-- Reading passage --
On Fri, 15 May 2020 at 19:33, Daniel Vetter <daniel@...ll.ch> wrote:
>
> On Fri, May 15, 2020 at 02:07:06PM +0900, David Stevens wrote:
> > On Thu, May 14, 2020 at 9:30 PM Daniel Vetter <daniel@...ll.ch> wrote:
> > > On Thu, May 14, 2020 at 05:19:40PM +0900, David Stevens wrote:
> > > > Sorry for the duplicate reply, didn't notice this until now.
> > > >
> > > > > Just storing
> > > > > the uuid should be doable (assuming this doesn't change during the
> > > > > lifetime of the buffer), so no need for a callback.
> > > >
> > > > Directly storing the uuid doesn't work that well because of
> > > > synchronization issues. The uuid needs to be shared between multiple
> > > > virtio devices with independent command streams, so to prevent races
> > > > between importing and exporting, the exporting driver can't share the
> > > > uuid with other drivers until it knows that the device has finished
> > > > registering the uuid. That requires a round trip to and then back from
> > > > the device. Using a callback allows the latency from that round trip
> > > > registration to be hidden.
> > >
> > > Uh, that means you actually do something and there's locking involved.
> > > Makes stuff more complicated, invariant attributes are a lot easier
> > > generally. Registering that uuid just always doesn't work, and blocking
> > > when you're exporting?

-- Set of tasks --
1 > In the email thread, rewrite the part that opens with the words containing "On Fri, 15 May" and closes with "this until now.", putting "posted" wherever "wrote" occurs.
2 > Extend the email thread about sharing buffer uuids past its last line.
The material after this point has no connection to the email thread.

-- Dataset --
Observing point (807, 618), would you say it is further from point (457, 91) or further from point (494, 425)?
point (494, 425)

...

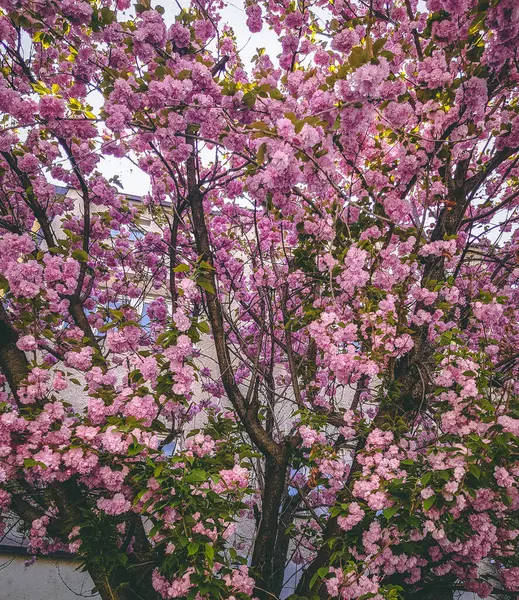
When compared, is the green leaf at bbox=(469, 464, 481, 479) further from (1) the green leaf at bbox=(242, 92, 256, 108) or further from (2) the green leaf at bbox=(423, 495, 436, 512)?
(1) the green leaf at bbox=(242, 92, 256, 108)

-- The responses --
1 >
On Fri, 15 May 2020 at 19:33, Daniel Vetter <daniel@...ll.ch> posted:
>
> On Fri, May 15, 2020 at 02:07:06PM +0900, David Stevens posted:
> > On Thu, May 14, 2020 at 9:30 PM Daniel Vetter <daniel@...ll.ch> posted:
> > > On Thu, May 14, 2020 at 05:19:40PM +0900, David Stevens posted:
> > > > Sorry for the duplicate reply, didn't notice this until now.

2 >
> >
> > Registering the id at creation and blocking in gem export is feasible,
> > but it doesn't work well for systems with a centralized buffer
> > allocator that doesn't support batch allocations (e.g. gralloc). In
> > such a system, the round trip latency would almost certainly be
> > included in the buffer allocation time. At least on the system I'm
> > working on, I suspect that would add 10s of milliseconds of startup
> > latency to video pipelines (although I haven't benchmarked the
> > difference). Doing the blocking as late as possible means most or all
> > of the latency can be hidden behind other pipeline setup work.
> >
> > In terms of complexity, I think the synchronization would be basically
> > the same in either approach, just in different locations. All it would
> > do is alleviate the need for a callback to fetch the UUID.
>
I think I agree with Daniel there - this seems best suited for code
within virtio.

> Hm ok. I guess if we go with the older patch, where this all is a lot more
> just code in virtio, doing an extra function to allocate the uuid sounds
> fine. Then synchronization is entirely up to the virtio subsystem and not
> a dma-buf problem (and hence not mine). You can use dma_resv_lock or so,
> but no need to. But with callbacks potentially going both ways things
> always get a bit interesting wrt locking - this is what makes peer2peer
> dma-buf so painful right now. Hence I'd like to avoid that if needed, at
> least at the dma-buf level. virtio code I don't mind what you do there :-)
>
> Cheers, Daniel
> --
> Daniel Vetter
> Software Engineer, Intel Corporation
> http://blog.ffwll.ch

Best,
Sumit.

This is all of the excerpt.